ZeRO-100B efficiently run model with up to 170B parameters on 400 GPUs, more than 8x bigger than Megatron-LM. The results show that ZeRO-100B achieves a sustained throughput of 15 PetaFlops on average for models with 8B to 100B parameters. In comparison, the baseline MP performance degrades quickly with the increase in model size. ZeRO-100B achieves up to 10x speedup over baseline, significantly outperforming on large models.

10.3. Super-Linear Scalability

ZeRO-100B demonstrates super-linear scalability for very large model sizes. Pos+g reduces per GPU memory consumption of ZeRO-100B with increase in DP degree, allowing ZeRO-100B to fit larger batch sizes per GPU.

10.4. Democratizing Large Model Training

ZeRO does not require any changes to the model itself and it can be used as simple as baseline DP while delivering significantly boosted model size and speed.

10.5. Memory and Performance Analysis

  ZeRO-DP ZeRO-R Max Model Size
C1 Pos CB+MD 40B
C2 Pos CB+MD+Pa 60B
C3 Pos+g CB+MD 50B
C4 Pos+g CB+MD+Pa 140B
C5 Pos+g CB+MD+Pa+cpu 150B

Maximum Model Size: The results are above.

Max Cached Memory: The difference in memory consumption between C2 and C3 depends on the size of the model states in comparison to the activation memory. It is note worthy that the cached memory does not decrease from C4 to C5 for 40B but it does for 100B.
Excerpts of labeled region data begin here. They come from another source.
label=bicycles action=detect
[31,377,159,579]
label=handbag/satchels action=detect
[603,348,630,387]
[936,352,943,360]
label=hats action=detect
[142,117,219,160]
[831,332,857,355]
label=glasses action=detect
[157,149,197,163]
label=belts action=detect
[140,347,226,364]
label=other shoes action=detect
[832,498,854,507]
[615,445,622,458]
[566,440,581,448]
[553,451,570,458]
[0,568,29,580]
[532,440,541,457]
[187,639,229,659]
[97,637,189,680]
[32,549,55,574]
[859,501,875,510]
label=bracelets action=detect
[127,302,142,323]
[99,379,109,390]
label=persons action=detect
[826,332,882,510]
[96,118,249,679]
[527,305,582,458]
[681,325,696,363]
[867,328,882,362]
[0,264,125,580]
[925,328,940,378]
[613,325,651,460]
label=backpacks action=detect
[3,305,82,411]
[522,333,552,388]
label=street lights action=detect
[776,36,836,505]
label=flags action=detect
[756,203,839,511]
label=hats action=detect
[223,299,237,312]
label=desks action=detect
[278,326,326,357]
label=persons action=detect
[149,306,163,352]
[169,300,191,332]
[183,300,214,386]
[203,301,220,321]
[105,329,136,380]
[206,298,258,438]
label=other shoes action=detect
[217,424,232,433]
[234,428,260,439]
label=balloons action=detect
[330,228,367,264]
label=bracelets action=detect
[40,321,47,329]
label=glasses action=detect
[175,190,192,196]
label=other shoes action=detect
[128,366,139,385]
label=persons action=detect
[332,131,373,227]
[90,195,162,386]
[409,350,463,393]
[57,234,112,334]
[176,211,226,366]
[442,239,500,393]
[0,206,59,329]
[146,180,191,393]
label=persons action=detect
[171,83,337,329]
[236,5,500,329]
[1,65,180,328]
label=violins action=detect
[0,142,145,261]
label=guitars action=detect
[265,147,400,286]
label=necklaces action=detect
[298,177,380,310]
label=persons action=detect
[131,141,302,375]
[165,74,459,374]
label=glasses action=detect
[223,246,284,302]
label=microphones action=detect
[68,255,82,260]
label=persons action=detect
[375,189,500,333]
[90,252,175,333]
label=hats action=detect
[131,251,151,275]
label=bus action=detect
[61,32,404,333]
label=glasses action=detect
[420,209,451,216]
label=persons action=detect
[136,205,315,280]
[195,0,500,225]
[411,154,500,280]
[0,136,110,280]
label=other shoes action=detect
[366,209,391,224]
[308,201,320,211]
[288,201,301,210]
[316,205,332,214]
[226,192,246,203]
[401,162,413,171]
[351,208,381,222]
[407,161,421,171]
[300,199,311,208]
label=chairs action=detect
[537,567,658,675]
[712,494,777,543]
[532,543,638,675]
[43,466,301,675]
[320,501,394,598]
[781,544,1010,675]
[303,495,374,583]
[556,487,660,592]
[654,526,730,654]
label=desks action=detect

Max Achievable Performance: Note that performance improvement corresponds to decrease in memory consumption between the optimizations. The only caveat is the performance drop between C4 and C5 for 60B parameter model despite of lower memory consumption.

10.6. Turing-NLG, the SOTA language model with 17B parameters

Turing-NLG achieved the new SOTA for language models with Webtext-103 perplexity of 10.21. Turing-NLG was trained end-to-end using ZeRO-100B. ZeRO-100B achieves a sustained throughput of 41.4 TeraFlops/GPU for this model.

11. Concluding Remarks

From a HPC and system perspective, we believe that ZeRO represents a revolutionary transformation in the large model training landscape. While our implementation, ZeRO-100B, enables 8x increase in model sizes, over 10x in throughput improvement, achieves super-linear speedups on modern GPU clusters. Perhaps, what we feel most optimistic about ZeRO is that it imposes no hurdles on the data scientists.